Alcorn's work on Cosmos leaving Atari
When Ray Kassar replaced Bushnell as president, Atari became a marketing company. The old leadership took risks and pioneered new technologies. Instead of developing new technologies, Kassar preferred to push existing ideas to their fullest. Alcorn wanted to begin work on the next generation of home video-game hardware, but Kassar didn't even want to consider an alternative to the Atari VCS.
Toward the end of 1978, Alcorn assembled a team of engineers and began designing a game console called Cosmos. Unlike the VCS, Cosmos did not plug into a television set. It had a light-emitting diode display. Both systems played games stored on cartridges, but Cosmos's tiny cartridges had no electronics, simply a four-by-five inch mylar transparency that cost so little to manufacture that the entire cartridges could retail for $10.
Alcorn's team included two new engineers. Harry Jenkins, who had just graduated from Stanford University, and Roger Hector, a project designer who had done some impressive work in the coin-op division. Both were assigned to work directly under Alcorn on the Project.
Borrowing a page from Odyssey, the Cosmos used overlays to improve the look of its games. Cosmos's overlays, however, were among the most impressive technologies ever created by Atari engineers.
Atari negotiated a deal with a bank for access to patents belonging to Holosonics, a bankrupt corporation that controlled most of the world's patents for holograms- a technology for creating three-dimensional images using lasers. Alcorn brought in two specialists, Steve McGrew and Ken Haynes, to develop a process for mass-producing holograms that could be used with his game.
McGrew developed a process for creating holograms on mylar. In later years, Haynes expanded the technology for other uses, such as placing 3D pictures on credit cards. Alcorn used their mylar technology to create an impressive array of 3D holographic overlays for the Cosmos. One of the first games developed for the system was similar to Steve Russell's Spacewar- an outer-space dogfight in which two small ships battled. The game took place in empty space with no obstructions, but the holographic overlay created an extremely elaborate backdrop with whirling 3D asteroids. The overlay did not affect the game. The ships could not interact with the backdrop, but the visual effects were spectacular.
Before beginning the project, Alcorn asked Ray Kassar for permission to create a new stand-alone game system.
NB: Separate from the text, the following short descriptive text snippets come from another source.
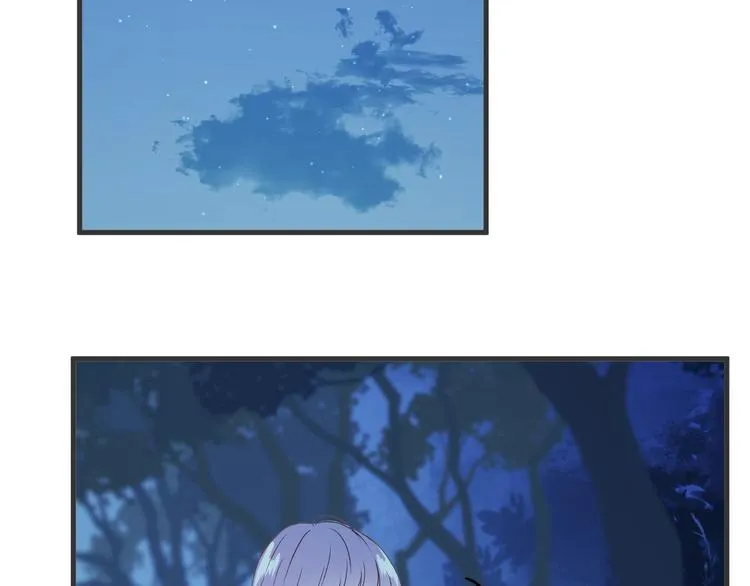 第7话 神秘塔楼 第57页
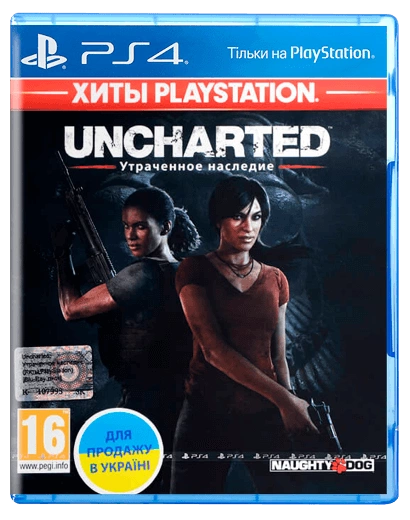 Игра UNCHARTED THE LOST LEGACY PS4 21005770 фото
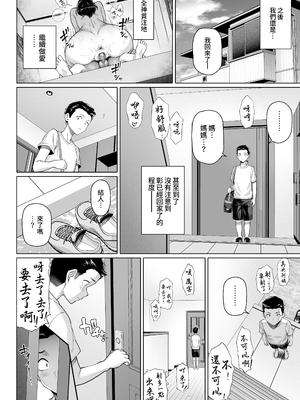 [白野じん] シングルマザーと無邪気なちんちん｜單親媽媽與天真無邪的雞雞 [中文] [無修正] [Bukkura]_0052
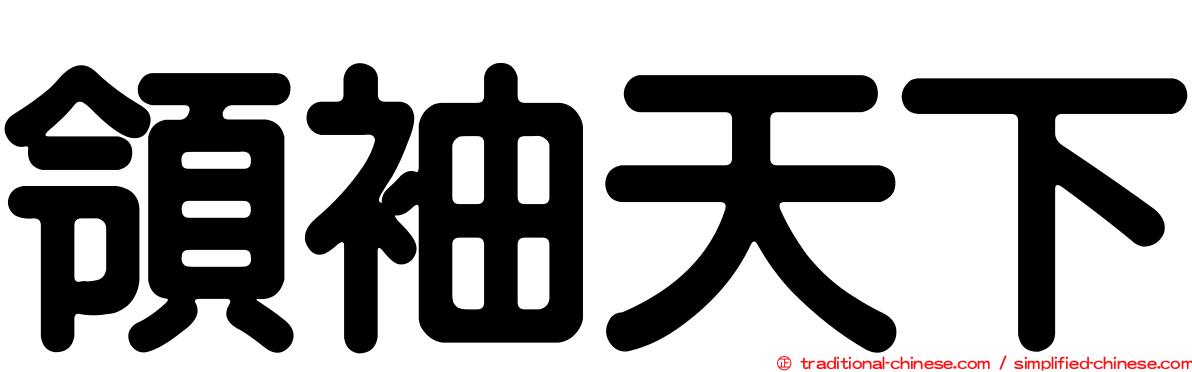 領袖天下
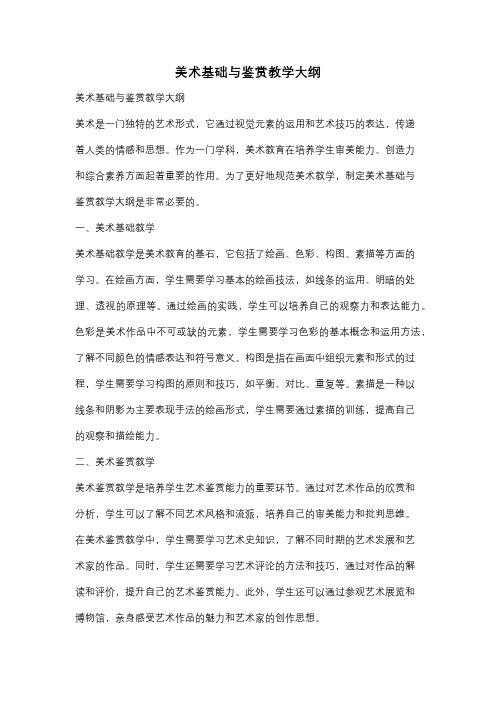 美术基础与鉴赏教学大纲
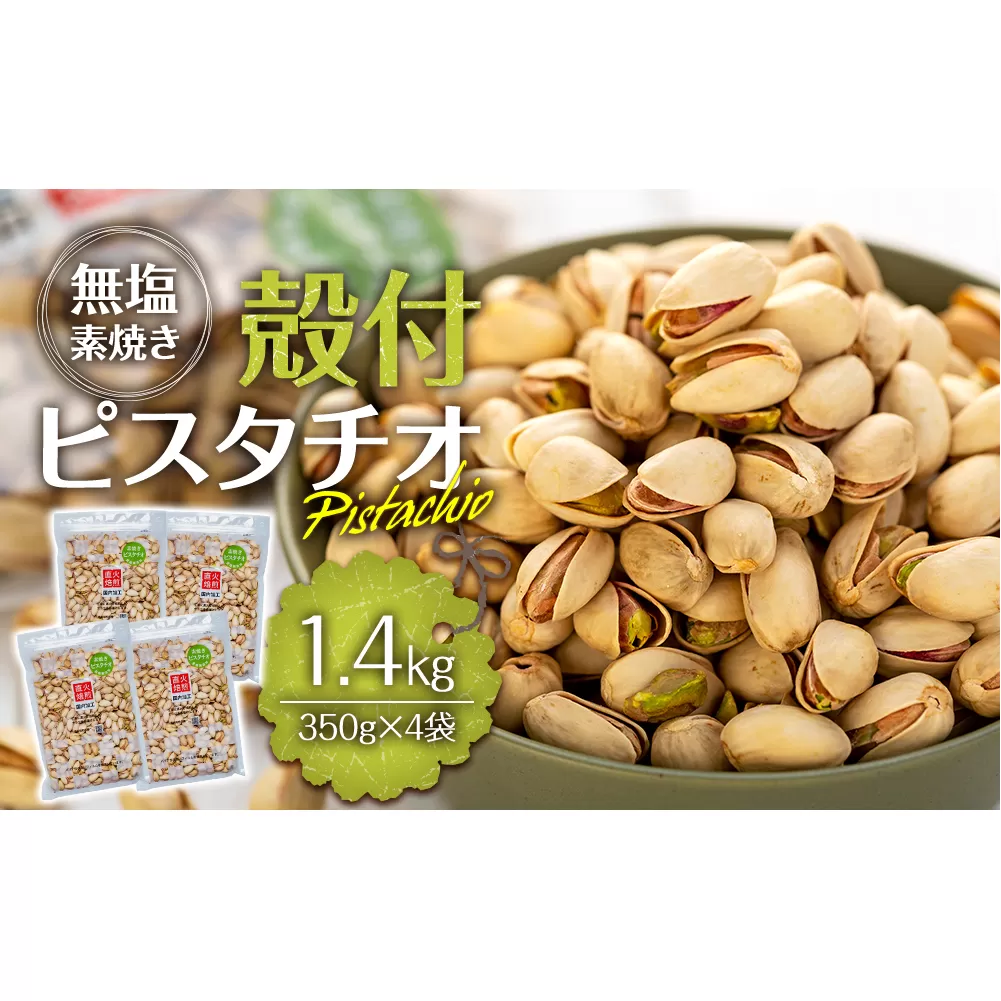 無塩 殻付ピスタチオ 1.4kg（350g×4袋） 無塩 素焼き 殻付 ピスタチオ 大容量 小分け チャック付き おすすめ 健康【202405010831CP】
According to Alcorn, Kassar seemed uninterested but did not object. By the middle of 1980, Alcorn and his team had completed a working prototype. When they showed it to marketing, they were told that the department had no interest in selling anything other than the VCS.
Alcorn, Jenkins, and Hector had invested too much time in Cosmos to abandon it. Other engineers advised them to simply walk away from the project, but Alcorn decided to market the unit himself. He asked for space to show Cosmos at Atari's booth during the 1980 Winter Consumer Electronics Show in the Las Vegas Convention Center. Amazingly, the marketing department said yes.
By this time, Mattel and Bally had entered the market with newer, more powerful consoles, but no one seemed to care. The VCS had more games and a much larger installed base. A constant stream of buyers from toy stores and department stores flowed through the Atari booth. While they were there, several buyers stopped by the Cosmos table, where Alcorn, Hector, and Jenkins demonstrated the console themselves. The holographic overlays attracted a lot of attention.
A few months later, Alcorn, Hector, and Jenkins manned a similar display at the Toy Fair in New York City. Having learned from his failure to sell Home Pong on the floor of the show, Alcorn also set up a suite for private meetings. Among the visitors to the booth was Al Nilsen, the new toy buyer for J. C. Penney.
Although the response to Cosmos was not even remotely close to the VCS, several buyers decided to gamble on the system. Alcorn returned to California from the Toy Fair with orders for 250,000 units. When he told Kassar that he wanted to begin manufacturings, Kassar derailed his plans. Despite the impressive number of orders, Kassar did not want to manufacture a game system that would compete with the VCS. Cosmos was never manufactured.
Alcorn and Hector long claimed that Kassar refused to manufacture the Cosmos because it represented competition for the VCS, but some of the people who tried the game console disagree. There were questions about the play value of its games. Kassar's decision to mothball Cosmos infuriated Alcorn, and he left the company. He hoped to receive the same retirement benefits that Bushnell, Williams, and Keenan were enjoying. According to Alcorn, being put "on the beach" by Manny Gerard meant receiving an expense account, a monthly check, and a company car.
Alcorn's plans, however, nearly did not come to pass. According to Warner Communications, Alcorn was not entitled to the same retirement package as Bushnell and Keenan. Warner attorneys claimed that Alcorn had negotiated his severance separated from the other board members and that he was not entitled to the same bonus-pool compensation.
By this time, Atari controlled 75 percent of the lucrative home video-game market and VCS sales were nearing $2 billion per year. The percent of a bonus pool that Bushnell and Keenan received represented a substantial income. The case went to court. Warner settled and Alcorn, Atari's first full-time engineer, retired "to the beach."[5]